This Is What We're Up Against

July 8, 2010

Two articles have caught my eye in recent days that point out the weird disconnect between the crummy employment numbers and the fact that some manufacturers are going begging for employees. Both are from the New York Times. The first puts a "human face," as we used to call it in journalism class, on the vexing problem of trying to hire qualified people for manufacturing jobs.

Two articles have caught my eye in recent days that point out the weird disconnect between the crummy employment numbers and the fact that some manufacturers are going begging for employees. Both are from the New York Times. The first puts a "human face," as we used to call it in journalism class, on the vexing problem of trying to hire qualified people for manufacturing jobs. One of the painful ironies of this recession is that there are jobs out there; they're just not the jobs the unemployed (or many of them) have the skills to do.

The second is another "human face" story, this one about the struggles of recent college graduates to find jobs.

The story focuses on one graduate of the class of 2008, Scott Nicholson. The thing that struck me was this bit from near the end: "A job in manufacturing, in Scott’s eyes, would be a defeat. 'If you talk to 20 people,” Scott said, 'you’ll find only one in manufacturing and everyone else in finance or something else.'"

We can make a lot of snap judgments about young Mr. Nicholson and what he coulda, shoulda done, but for me the question is where did he get that notion that a manufacturing job would be a defeat. Who taught him that?

The fact is, he's not alone. There are a couple of generations of folks out there who never even considered taking a manufacturing job. Why? Because we, their parents, wanted something "better" for them?
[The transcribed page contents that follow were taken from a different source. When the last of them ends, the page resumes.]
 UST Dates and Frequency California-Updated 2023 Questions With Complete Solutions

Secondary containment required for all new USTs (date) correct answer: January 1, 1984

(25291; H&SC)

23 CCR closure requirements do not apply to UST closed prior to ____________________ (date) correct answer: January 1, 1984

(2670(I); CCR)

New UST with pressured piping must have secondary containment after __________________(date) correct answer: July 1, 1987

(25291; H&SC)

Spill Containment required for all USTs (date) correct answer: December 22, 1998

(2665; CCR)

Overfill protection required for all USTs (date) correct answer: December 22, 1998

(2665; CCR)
Because we were all transfixed by the shiney new information technologies where all our kids were going to be the next Bill Gates or Steve Jobs? Because we let the "experts" in economics and politics convince us that shipping manufacturing jobs overseas in the cause of "globalization" was going to be really, really good for all of us? Because those of us who knew better never seriously addressed the popular notion that manufacturing was dirty, dark and dangerous and something better left to people who couldn't get better jobs until that idea became so ingrained in the public psyche that the Scott Nicholsons of this world think bartending or temp work are better options than manufacturing?

All of the above and then some, I suppose.

Getting the American manufacturing sector back on track is going to be a complex, difficult business. There are lots of forces -- economic, structural, geopolitical -- that will have to be mastered.  But if we're ever going to get it done, one of the first things we're going to have to do is get people like Scott Nicholson to realize that taking a good manufacturing job is not a defeat.